Catholic Schools Week Supplement

Archdiocese’s Catholic schools make top grades in state ratings

By John Shaughnessy

Catholic schools in the archdiocese have excelled again in the latest ratings by the Indiana Department of Education.

Under the state’s accountability system that rates schools with grades of A to F, 52 of the archdiocese’s 68 accredited schools received an A grade.

With 77 percent of its schools receiving an A, the archdiocese far surpassed the overall percentage of schools throughout Indiana that earned the highest grade—41 percent.

Ninety-three percent of the archdiocesan schools received either an A or a B in the state ratings.

“The report provides yet another confirmation of the effectiveness of our schools in bringing out the best in students academically,” said Harry Plummer, executive director of Catholic education and faith formation for the archdiocese.

“Performance on standardized assessments doesn’t tell the whole story of our success, of course, but they do rather clearly demonstrate that our Catholic schools are effective agents in the game of raising Indiana’s educational standards. In fact, I think it’s safe to say we’re writing the playbook.”

While the grading system still relies on student performance on ISTEP+ testing results, the state Department of Education has placed a greater emphasis on the academic growth of individual students from one year to the next, according to Gina Fleming, an assistant superintendent of Catholic schools in the archdiocese.

“Indiana’s A to F accountability model incorporates student academic growth and graduation rates in addition to college and career readiness,” Fleming noted.

Seven percent of the archdiocesan schools received a C or D grade. No archdiocesan school received an F grade. That 7 percent figure for the archdiocese compares to 39 percent of the schools in the state that received a C, D or F grade.

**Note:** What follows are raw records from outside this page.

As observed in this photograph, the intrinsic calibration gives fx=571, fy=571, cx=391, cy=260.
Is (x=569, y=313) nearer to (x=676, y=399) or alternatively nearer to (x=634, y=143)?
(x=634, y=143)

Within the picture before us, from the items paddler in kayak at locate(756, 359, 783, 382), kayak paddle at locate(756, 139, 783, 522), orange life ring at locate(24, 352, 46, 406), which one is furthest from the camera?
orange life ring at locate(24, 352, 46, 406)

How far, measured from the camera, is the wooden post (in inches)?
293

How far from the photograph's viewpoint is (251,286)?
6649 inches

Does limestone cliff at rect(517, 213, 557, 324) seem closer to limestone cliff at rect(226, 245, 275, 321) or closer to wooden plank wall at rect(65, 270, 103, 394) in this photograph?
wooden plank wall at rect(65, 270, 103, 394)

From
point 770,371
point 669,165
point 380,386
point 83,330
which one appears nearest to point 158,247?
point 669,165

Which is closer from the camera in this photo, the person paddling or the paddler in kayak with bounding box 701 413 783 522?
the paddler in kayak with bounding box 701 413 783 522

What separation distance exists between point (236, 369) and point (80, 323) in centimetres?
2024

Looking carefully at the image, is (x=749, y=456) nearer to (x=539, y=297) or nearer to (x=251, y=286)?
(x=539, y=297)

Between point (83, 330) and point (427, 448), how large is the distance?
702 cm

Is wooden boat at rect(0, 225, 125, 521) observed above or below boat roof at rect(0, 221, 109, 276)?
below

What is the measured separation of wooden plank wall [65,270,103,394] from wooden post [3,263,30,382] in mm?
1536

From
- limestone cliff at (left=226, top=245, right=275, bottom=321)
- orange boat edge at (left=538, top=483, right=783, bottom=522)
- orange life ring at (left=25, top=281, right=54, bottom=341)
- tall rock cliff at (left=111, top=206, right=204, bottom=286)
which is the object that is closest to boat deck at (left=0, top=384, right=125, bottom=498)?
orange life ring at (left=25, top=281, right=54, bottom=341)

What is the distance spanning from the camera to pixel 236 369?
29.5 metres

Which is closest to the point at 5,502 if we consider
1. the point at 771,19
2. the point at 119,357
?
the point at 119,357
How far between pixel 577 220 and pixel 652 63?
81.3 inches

The archdiocese’s Office of Catholic Education continues to increase its efforts to provide a quality education that meets and exceeds state standards, Fleming said.

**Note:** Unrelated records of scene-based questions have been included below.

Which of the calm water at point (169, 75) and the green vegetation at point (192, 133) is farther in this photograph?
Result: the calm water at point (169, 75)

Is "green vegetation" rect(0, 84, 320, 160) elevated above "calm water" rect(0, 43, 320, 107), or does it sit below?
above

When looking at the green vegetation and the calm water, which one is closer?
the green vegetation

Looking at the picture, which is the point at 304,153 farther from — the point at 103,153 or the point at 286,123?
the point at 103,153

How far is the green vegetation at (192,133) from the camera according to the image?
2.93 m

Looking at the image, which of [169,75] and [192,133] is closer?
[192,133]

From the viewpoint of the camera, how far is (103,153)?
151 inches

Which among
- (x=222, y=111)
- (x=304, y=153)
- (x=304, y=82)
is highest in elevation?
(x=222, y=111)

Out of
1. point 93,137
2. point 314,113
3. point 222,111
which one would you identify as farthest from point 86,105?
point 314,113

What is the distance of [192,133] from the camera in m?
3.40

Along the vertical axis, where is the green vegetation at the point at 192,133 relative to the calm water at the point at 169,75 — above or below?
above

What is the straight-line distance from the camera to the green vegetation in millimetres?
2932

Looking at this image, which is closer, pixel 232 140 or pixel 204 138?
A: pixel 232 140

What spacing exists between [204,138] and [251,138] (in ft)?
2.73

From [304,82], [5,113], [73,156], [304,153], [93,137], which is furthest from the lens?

“Our focus on rigor is evident through coursework and programming offered at both the archdiocesan and school level,” she said. “These efforts are intended to prepare students with valuable skills—such as collaboration, problem solving and creativity—that are necessary to lead and serve the world.”

The emphasis on faith and values still remains at the heart of that education for students, she added.

“The archdiocese continues to lead the way not only in academic growth and success, but in our fervent desire to develop the ‘whole child’ as individuals who come to know, love and serve God,” Fleming noted.

“While there is no grade for the service and Christian leadership our students and staff members display, we maintain great confidence that all of our schools attain an A in this category.”